La luz que brotaba de la ventana hacía brillar los ojos del cadáver, apartó deliberadamente la mirada y echó una ojeada por la habitación con la esperanza de hallar lo que le inquietaba, pero no encontró nada a simple vista. En el umbral del cuarto de baño, Olcina vaciló confundido por la actitud de Martin. Este se volvió hacia él, pero solo brevemente, antes de dirigirse de nuevo hacia el cuerpo. Situándose frente a él, le dio la espalda y movió la cabeza hacia la izquierda para observar el lugar en el que sospechaba que se encontraba el asesino cuando le disparó el tiro de gracia a la doctora, interponiéndose en el trabajo del perito de la IOTP.
—¿Qué demonios está haciendo? ¿Ha perdido el juicio? —Exigió saber el inspector Paniagua, pero Martin no cambio de posición.
Nada de lo que había pasado hasta el momento había provocado en Martin una excitación tan acentuada como la que en esos instantes aceleraba su corazón.
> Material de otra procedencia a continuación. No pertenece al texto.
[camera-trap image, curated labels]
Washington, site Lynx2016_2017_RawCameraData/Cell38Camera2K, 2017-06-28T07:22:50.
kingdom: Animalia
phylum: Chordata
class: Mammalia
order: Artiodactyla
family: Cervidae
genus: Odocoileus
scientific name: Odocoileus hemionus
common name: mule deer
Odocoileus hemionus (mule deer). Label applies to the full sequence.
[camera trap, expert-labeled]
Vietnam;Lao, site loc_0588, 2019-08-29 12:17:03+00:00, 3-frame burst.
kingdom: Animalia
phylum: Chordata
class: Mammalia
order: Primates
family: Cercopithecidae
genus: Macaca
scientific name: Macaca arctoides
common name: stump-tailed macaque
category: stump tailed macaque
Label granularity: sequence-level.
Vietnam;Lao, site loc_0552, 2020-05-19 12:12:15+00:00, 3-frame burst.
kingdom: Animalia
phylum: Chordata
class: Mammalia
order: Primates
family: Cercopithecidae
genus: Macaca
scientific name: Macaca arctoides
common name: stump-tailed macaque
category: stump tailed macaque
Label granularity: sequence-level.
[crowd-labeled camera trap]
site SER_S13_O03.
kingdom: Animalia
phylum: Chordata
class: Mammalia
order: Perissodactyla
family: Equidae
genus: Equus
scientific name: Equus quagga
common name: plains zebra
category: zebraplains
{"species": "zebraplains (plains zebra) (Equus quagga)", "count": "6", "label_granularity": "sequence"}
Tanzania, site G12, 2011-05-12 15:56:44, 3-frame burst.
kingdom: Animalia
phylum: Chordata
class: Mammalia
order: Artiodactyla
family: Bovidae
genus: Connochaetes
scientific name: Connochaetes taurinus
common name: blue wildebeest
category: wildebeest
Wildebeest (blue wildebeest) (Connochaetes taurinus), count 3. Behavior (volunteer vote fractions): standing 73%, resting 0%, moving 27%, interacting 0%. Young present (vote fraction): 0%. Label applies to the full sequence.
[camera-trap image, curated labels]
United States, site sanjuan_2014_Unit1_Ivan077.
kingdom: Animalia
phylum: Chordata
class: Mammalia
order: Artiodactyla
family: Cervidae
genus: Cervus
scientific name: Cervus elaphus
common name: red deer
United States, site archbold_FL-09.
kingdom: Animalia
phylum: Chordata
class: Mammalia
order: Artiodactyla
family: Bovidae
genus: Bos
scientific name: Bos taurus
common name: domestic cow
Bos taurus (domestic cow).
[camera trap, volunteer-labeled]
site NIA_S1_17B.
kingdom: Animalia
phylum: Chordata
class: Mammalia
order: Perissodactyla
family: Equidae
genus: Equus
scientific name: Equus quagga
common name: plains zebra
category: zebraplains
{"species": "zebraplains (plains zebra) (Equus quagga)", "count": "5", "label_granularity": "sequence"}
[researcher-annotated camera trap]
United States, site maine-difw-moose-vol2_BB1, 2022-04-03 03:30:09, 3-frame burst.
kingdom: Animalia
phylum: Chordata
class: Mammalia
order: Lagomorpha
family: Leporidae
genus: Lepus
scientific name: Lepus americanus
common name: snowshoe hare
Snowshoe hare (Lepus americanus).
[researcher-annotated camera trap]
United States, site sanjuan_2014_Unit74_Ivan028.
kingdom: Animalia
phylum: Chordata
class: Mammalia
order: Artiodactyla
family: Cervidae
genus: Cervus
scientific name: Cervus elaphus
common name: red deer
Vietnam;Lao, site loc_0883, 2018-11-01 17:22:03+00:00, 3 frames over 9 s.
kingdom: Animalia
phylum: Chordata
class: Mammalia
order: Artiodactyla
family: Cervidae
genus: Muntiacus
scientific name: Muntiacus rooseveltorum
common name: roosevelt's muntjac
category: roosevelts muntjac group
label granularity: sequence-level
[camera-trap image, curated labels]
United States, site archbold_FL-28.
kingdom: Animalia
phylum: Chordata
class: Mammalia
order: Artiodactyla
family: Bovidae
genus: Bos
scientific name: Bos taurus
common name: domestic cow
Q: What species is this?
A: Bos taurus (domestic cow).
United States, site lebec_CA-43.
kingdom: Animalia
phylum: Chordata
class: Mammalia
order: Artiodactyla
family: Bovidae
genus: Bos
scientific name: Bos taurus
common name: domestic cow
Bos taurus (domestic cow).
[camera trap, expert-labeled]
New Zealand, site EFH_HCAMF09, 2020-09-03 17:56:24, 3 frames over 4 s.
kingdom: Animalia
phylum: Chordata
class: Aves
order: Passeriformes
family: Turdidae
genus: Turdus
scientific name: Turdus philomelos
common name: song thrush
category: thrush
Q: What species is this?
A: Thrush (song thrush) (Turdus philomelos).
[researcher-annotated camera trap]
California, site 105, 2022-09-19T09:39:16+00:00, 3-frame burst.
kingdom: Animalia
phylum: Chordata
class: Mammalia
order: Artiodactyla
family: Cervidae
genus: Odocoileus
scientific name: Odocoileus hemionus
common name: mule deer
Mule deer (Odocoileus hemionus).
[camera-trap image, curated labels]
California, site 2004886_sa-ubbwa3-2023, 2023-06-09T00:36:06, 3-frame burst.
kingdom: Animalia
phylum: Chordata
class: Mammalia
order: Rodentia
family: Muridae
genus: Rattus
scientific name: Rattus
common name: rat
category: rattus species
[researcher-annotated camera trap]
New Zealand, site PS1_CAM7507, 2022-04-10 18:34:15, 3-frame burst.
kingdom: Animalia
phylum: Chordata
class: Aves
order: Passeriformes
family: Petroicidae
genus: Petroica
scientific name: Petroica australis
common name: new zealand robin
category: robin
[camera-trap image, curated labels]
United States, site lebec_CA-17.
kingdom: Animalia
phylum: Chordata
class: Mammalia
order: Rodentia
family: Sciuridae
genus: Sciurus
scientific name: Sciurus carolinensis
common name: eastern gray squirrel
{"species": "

Algo había sucedido en aquella habitación que había cambiado la rutina del asesino, le había obligado a precipitarse en sus acciones. Y un asesino precipitado siempre cometía errores. Martin lo sabía demasiado bien.
—¿Agente Cordero? —Llamó Paniagua.
Cuando se volvió hacia él, le señaló en la dirección de la mesa del comedor, indicándole con el dedo algún lugar más allá de la mesa.
La dorada forma metalizada de un casquillo de bala asomaba detrás de un jarrón plateado que reflejaba la silueta deformada del cuerpo inerte de la doctora Farhadi.